- **ARTICLE**:
>>>

This is an archive of the discontinued LLVM Phabricator instance.

Paths

Table of Contentst

-
llvm/
-
lib/Transforms/Vectorize/
-
Transforms/
-
Vectorize/
-
VectorCombine.cpp
-
test/Transforms/VectorCombine/X86/
-
Transforms/
-
VectorCombine/
-
X86/
-
insert-binop.ll

Differential D79799

[VectorCombine] add loop to enable iterative folding
AbandonedPublic

Authored by spatel on May 12 2020, 12:48 PM.

Download Raw Diff

Details

Reviewers

nikic
lebedev.ri
efriedma
RKSimon

Summary

Given the limited range of potential vector transforms, this is an acceptable way to iterate? If this is or becomes too inefficient, we could use a worklist strategy like instcombine, but that would require altering more code. The motivation comes from PR42174:
https://bugs.llvm.org/show_bug.cgi?id=42174
...although we don't have the underlying scalarization-with-constant-operand fold yet. If we add that transform 1st, it would only scalarize 1 instruction instead of the entire chain of insert-insert-binops.

Diff Detail

Event Timeline

spatel created this revision.May 12 2020, 12:48 PM

Herald added a project: Restricted Project. · View Herald TranscriptMay 12 2020, 12:48 PM

Herald added subscribers: hiraditya, mcrosier. · View Herald Transcript

My only concern here would be whether this can degenerate quadratically. Without particular familiarity with this pass, and looking at example @ins1_ins1_iterate, it seems like this would work by scalarizing one operation on each iteration. Is that right? If so, that seems potentially problematic, as the pass becomes quadratic for longer instruction chains.

lebedev.ri mentioned this in D79078: [VectorCombine] Leave reduction operation to SLP.May 15 2020, 10:21 AM

In D79799#2038887, @nikic wrote:

My only concern here would be whether this can degenerate quadratically. Without particular familiarity with this pass, and looking at example @ins1_ins1_iterate, it seems like this would work by scalarizing one operation on each iteration. Is that right? If so, that seems potentially problematic, as the pass becomes quadratic for longer instruction chains.

Yes, in the worst case it could become quadratic, and you're seeing the test correctly. I think we could undo the reverse basic-block walk in this patch to make that particular case more efficient.

<<<

- **DATA**:

>>>

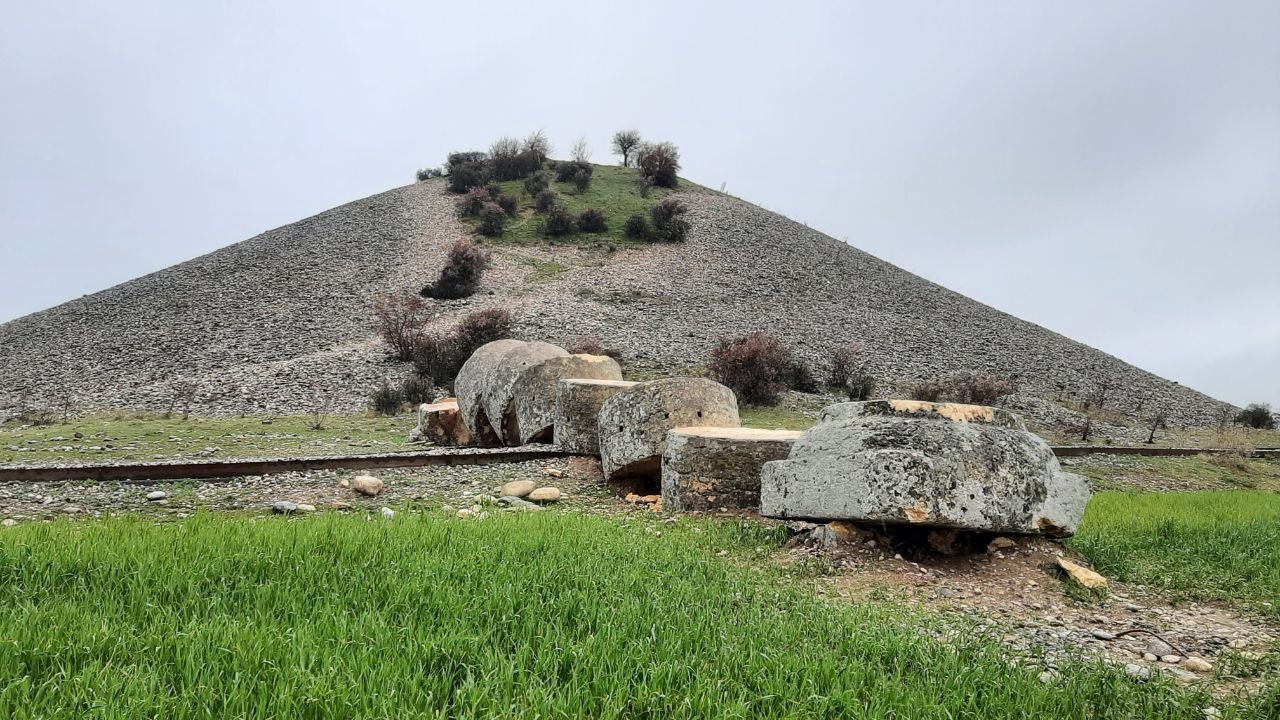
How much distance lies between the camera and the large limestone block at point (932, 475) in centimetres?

<<<

- **SET TASKS**:
1. Please put this sentence from the VectorCombine review into Spanish: "Yes, in the worst case it could become quadratic, and you're seeing the test correctly."
2. Carry on the VectorCombine review from its last sentence onward.

- **ANSWERS TO THE EXERCISE**:
1. Sí, en el peor de los casos podría volverse cuadrático, y estás interpretando la prueba correctamente.

2.
If I'm seeing it correctly, other iterative passes like SimplifyCFG and CodeGenPrepare allow for quadratic-time possibility too. I'm not sure if there's a theoretical way to draw the line on that, or if we just accept that potential risk (assume that anything this pass will ever do is rare, so it can't be too expensive). As I wrote in the description, I think the alternative is to revise things to be more like InstCombine's user-based worklist. We could also put in a cl::opt flag to bail out and/or assert if we go overboard. Any other suggestions?

In D79799#2039039, @spatel wrote:

In D79799#2038887, @nikic wrote:

My only concern here would be whether this can degenerate quadratically. Without particular familiarity with this pass, and looking at example @ins1_ins1_iterate, it seems like this would work by scalarizing one operation on each iteration. Is that right? If so, that seems potentially problematic, as the pass becomes quadratic for longer instruction chains.

Yes, in the worst case it could become quadratic, and you're seeing the test correctly. I think we could undo the reverse basic-block walk in this patch to make that particular case more efficient.

Speaking of which: If I replace this with a forward walk, then the ins1_ins1_iterate test folds, and there are no other test changes in VectorCombine or PhaseOrdering. If there are cases that benefit from the backwards walk, there doesn't seem to be test coverage for them.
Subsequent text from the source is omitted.